Does it make sense?
Example 3

Activity 8
Look carefully at Example 3 and try to make some sense of it. Notice that there are four bullet points: try understanding each of these points separately, but don't worry if you find it difficult to follow. However, do make a note of the point when it becomes very difficult to understand.
No doubt you will have found parts of this mathematical writing puzzling. In some places, the writer does not make clear exactly what he means, so as a piece of mathematical communication it does not work. However, the author was not intending to communicate with anyone other than himself. It was a means for him to record his solution to a problem he had set himself and as such it may have been useful and successful.
An explanation of the mathematics goes as follows:
The first bullet point tackles the problem of what is meant by a ‘solution’. Imagine all seven pieces have been combined to make a cube. Now imagine taking a single piece out and seeing whether that piece can be re-inserted in any different ways. The first piece pictured can be positioned in only one way, whereas the piece next to it could be turned round and put back upside down. This is to do with the symmetry of the piece (see ‘Preparatory Resource Book B’, Module 7). The number of ways each piece can be inserted in any cube has been noted: 1, 2, 2, 2, 2, 2 and 3. These numbers are then multiplied to give 96, the total number of different ways of putting the pieces together to form any single cubic arrangement.

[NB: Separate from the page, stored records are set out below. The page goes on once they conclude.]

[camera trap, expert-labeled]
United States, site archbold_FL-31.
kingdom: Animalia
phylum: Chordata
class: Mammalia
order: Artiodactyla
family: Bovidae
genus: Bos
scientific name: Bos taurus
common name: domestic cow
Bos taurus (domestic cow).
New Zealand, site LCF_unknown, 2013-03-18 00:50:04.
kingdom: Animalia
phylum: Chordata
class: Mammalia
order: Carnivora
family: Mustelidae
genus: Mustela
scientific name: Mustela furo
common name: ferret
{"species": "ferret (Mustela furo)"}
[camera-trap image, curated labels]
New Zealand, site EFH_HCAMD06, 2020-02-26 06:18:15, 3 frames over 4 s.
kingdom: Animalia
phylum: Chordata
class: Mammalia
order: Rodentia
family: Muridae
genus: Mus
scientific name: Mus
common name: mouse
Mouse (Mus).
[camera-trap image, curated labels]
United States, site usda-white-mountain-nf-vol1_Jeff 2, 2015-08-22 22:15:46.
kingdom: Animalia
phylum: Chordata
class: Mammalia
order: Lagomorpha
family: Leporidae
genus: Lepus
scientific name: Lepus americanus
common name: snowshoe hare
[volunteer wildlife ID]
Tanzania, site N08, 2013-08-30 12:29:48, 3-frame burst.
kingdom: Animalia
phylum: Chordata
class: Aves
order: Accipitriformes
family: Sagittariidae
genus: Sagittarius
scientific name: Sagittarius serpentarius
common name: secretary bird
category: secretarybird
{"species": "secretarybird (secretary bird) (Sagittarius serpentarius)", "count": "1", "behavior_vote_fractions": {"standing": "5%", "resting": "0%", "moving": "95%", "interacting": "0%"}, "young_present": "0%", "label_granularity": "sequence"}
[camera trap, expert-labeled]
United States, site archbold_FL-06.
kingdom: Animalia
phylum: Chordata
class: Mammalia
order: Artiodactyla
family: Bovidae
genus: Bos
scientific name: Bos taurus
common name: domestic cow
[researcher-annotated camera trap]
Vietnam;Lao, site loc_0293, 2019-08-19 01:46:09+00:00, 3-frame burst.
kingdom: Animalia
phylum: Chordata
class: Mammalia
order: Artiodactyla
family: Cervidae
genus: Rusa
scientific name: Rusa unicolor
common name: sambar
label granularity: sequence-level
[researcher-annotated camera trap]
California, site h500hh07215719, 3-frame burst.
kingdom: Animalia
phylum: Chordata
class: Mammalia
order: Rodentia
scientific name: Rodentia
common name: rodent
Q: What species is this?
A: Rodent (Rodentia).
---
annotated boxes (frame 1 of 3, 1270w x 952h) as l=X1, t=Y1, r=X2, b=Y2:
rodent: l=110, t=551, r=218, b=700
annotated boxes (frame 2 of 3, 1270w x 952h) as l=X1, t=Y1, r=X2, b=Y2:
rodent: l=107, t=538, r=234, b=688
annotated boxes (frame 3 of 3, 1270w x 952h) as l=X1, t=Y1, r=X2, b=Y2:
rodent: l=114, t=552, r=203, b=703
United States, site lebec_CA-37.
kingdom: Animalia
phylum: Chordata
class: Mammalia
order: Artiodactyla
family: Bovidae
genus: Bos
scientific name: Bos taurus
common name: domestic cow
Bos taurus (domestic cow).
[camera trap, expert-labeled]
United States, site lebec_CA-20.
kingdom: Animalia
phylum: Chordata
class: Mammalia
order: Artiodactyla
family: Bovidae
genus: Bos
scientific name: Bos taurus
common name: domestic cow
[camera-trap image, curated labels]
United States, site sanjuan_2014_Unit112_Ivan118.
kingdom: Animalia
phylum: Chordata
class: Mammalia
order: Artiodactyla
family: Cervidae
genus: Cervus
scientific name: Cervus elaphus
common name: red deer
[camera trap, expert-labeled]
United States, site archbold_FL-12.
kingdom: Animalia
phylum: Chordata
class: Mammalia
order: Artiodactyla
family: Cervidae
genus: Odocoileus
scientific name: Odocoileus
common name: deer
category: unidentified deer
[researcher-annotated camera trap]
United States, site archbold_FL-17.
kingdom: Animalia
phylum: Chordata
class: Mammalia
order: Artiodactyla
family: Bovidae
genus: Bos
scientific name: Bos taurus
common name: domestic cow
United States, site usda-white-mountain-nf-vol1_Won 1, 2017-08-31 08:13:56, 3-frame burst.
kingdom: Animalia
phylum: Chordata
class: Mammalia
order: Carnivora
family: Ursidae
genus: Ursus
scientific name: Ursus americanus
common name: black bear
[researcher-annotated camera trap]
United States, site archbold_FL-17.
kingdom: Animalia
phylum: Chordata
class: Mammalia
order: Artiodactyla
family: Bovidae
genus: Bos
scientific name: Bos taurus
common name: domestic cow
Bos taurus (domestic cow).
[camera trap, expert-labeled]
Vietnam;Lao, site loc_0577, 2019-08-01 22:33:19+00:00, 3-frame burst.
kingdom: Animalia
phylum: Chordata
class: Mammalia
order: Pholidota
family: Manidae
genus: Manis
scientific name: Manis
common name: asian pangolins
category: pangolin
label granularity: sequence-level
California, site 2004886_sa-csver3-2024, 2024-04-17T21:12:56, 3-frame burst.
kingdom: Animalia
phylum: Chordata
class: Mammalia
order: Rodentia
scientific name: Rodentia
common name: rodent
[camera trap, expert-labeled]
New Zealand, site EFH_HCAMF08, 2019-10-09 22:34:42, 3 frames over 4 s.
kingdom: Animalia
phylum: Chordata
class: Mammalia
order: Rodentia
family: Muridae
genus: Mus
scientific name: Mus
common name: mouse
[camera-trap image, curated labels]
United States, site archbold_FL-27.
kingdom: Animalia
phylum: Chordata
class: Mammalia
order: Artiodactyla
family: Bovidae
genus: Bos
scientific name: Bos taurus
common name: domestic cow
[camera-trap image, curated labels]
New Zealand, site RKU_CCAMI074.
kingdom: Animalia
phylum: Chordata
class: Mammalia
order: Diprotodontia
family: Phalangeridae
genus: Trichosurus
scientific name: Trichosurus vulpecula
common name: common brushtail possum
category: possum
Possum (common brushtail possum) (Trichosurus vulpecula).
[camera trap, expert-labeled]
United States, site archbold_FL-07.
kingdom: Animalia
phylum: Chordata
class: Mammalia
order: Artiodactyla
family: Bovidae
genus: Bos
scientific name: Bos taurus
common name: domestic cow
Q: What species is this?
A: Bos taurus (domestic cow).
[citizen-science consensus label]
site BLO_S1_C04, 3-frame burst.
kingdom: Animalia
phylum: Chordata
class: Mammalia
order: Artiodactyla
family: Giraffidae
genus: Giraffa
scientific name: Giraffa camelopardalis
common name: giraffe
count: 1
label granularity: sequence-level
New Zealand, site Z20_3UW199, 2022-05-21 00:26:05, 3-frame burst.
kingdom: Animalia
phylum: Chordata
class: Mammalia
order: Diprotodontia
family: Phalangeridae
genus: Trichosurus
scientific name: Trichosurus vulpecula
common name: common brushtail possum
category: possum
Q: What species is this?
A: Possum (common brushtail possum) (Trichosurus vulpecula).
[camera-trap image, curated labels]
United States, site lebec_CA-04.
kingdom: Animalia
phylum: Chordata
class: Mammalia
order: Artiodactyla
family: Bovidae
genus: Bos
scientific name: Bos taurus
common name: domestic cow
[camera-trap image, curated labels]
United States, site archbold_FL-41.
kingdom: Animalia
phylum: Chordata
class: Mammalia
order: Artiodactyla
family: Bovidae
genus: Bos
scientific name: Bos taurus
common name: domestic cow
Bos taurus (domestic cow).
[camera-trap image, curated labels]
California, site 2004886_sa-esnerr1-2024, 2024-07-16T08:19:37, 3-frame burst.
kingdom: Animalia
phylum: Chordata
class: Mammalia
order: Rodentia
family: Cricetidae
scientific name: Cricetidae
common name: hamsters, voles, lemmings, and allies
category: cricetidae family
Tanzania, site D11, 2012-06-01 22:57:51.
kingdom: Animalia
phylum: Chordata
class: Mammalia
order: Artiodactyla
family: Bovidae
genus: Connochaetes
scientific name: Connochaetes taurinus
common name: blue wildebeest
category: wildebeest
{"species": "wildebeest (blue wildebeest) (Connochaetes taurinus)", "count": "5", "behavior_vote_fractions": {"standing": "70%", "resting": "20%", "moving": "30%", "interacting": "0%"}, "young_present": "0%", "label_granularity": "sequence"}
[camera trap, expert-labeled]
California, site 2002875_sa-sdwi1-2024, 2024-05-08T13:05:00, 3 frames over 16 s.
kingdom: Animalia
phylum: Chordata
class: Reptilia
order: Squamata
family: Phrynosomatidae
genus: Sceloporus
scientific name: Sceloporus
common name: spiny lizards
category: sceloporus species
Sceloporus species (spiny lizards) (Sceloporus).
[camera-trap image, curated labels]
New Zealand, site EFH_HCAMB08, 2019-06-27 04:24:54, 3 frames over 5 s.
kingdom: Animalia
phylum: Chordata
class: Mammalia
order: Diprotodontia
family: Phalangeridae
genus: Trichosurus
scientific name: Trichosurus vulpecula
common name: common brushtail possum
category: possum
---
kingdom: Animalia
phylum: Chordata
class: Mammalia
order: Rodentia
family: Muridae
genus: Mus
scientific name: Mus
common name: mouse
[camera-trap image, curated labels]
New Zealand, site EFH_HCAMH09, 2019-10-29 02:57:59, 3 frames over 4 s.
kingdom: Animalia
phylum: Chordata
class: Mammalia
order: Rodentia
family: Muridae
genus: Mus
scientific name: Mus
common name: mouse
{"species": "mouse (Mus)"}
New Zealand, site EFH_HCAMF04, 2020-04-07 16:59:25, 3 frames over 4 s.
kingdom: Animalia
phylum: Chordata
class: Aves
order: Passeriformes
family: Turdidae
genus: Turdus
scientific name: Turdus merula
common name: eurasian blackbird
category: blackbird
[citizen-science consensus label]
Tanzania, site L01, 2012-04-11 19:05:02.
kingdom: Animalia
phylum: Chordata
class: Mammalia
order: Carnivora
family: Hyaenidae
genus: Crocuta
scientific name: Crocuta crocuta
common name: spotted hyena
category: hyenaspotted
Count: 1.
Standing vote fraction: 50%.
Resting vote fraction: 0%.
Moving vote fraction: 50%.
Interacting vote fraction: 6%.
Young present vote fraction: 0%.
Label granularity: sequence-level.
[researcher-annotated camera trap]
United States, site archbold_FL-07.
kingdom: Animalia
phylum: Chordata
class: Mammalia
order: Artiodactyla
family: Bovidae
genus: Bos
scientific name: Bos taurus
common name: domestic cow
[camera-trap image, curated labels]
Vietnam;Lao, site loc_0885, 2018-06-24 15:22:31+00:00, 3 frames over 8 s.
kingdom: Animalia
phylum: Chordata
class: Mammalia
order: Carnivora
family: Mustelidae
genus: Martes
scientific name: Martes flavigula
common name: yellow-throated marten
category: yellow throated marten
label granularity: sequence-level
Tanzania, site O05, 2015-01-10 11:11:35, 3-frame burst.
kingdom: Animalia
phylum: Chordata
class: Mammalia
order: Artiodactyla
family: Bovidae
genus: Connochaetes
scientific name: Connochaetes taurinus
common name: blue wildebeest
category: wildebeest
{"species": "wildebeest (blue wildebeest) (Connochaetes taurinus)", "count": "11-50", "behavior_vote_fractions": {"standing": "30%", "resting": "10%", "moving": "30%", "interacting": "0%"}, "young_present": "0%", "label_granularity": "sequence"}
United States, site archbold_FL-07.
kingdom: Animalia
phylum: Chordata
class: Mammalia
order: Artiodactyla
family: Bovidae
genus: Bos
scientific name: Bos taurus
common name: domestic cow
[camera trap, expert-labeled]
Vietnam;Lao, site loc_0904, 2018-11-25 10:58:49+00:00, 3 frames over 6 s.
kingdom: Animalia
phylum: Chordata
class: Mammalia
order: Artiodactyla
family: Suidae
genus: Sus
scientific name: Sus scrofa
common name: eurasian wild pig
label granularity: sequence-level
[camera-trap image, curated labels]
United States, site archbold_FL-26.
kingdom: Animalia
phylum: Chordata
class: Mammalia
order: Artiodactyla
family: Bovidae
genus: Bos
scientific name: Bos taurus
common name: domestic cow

The second bullet point tackles the problem of how to record a particular cubic arrangement. The three-dimensional picture of the cube is easy to visualize but difficult to draw. It also does not record the position of pieces on the far side of the cube. The author is experimenting with a notation where the three horizontal layers of the cube are drawn side by side but there are then problems visualizing the individual pieces.
In the third bullet point the author realizes that any complete cubic arrangement of the seven pieces can be turned around in various ways (because of the symmetry of the cube). He reckons there are 24 ways of positioning each complete cubic arrangement.
Finally he begins to record some of what he thought originally were different solutions. Alongside the drawings he has written ×4, ×2, ×1, ×2, presumably indicating that he thinks there are 4, 2, 1 and 2 similar cubic arrangements to those illustrated but it is not clear from the writing what these are. The 1+4+2+2+1=10 may be the total of these cubic arrangements (including 1 from the second bullet point). He then combines the 96 ways of putting the pieces together, with the 24 ways of positioning each complete cubic arrangement and multiplies by 10 the number of cubic arrangements. Counting like this, he seems to have found about 2,400 ways of completing the Soma Cube. Only another 14,000 or so to go!